> _Reading passage_
::::
Back to Articles

Gemini 3.1 Pro Hit 77% on ARC-AGI-2. Here's What That Number Means for AI Reasoning.

March 13, 2026
9 min read
Gemini 3.1 Pro Hit 77% on ARC-AGI-2. Here's What That Number Means for AI Reasoning.
Google DeepMind's Gemini 3.1 Pro launched on February 19 with benchmark scores that quietly redefined the frontier: 77.1% on ARC-AGI-2, 94.3% on GPQA Diamond, and 80.6% on SWE-Bench Verified. With a 1M token context window and native multimodal reasoning, here's what those numbers actually mean.

On February 19, 2026, Google DeepMind released Gemini 3.1 Pro — and buried inside the model card was a number that stopped the AI research community cold: 77.1% on ARC-AGI-2.

That's not a typo. ARC-AGI-2, the benchmark Francois Chollet designed specifically to resist pattern memorization and require genuine reasoning, is one of the hardest AI evaluations in existence. A year ago, frontier models were struggling to break 30%. Gemini 3.1 Pro didn't just break 30% — it hit 77.1%.
::::
> _Directions_
1. Using the article on Gemini 3.1 Pro, answer these:
(a) On what date did Google DeepMind release Gemini 3.1 Pro?
(b) What did the model score on SWE-Bench Verified?
(c) Who designed the ARC-AGI-2 benchmark?
2. Quote the article on Gemini 3.1 Pro between "Google DeepMind's Gemini" and "numbers actually mean.", inclusive.
The listing plays no part in this work.

> _Exercise data_
::::
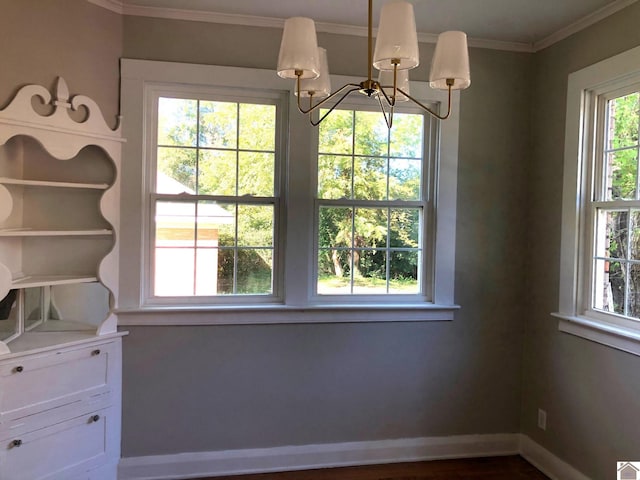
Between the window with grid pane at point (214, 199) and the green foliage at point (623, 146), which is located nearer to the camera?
the green foliage at point (623, 146)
::::
> _Answers for the tasks_
1.
(a) February 19, 2026
(b) 80.6%
(c) Francois Chollet

2.
Google DeepMind's Gemini 3.1 Pro launched on February 19 with benchmark scores that quietly redefined the frontier: 77.1% on ARC-AGI-2, 94.3% on GPQA Diamond, and 80.6% on SWE-Bench Verified. With a 1M token context window and native multimodal reasoning, here's what those numbers actually mean.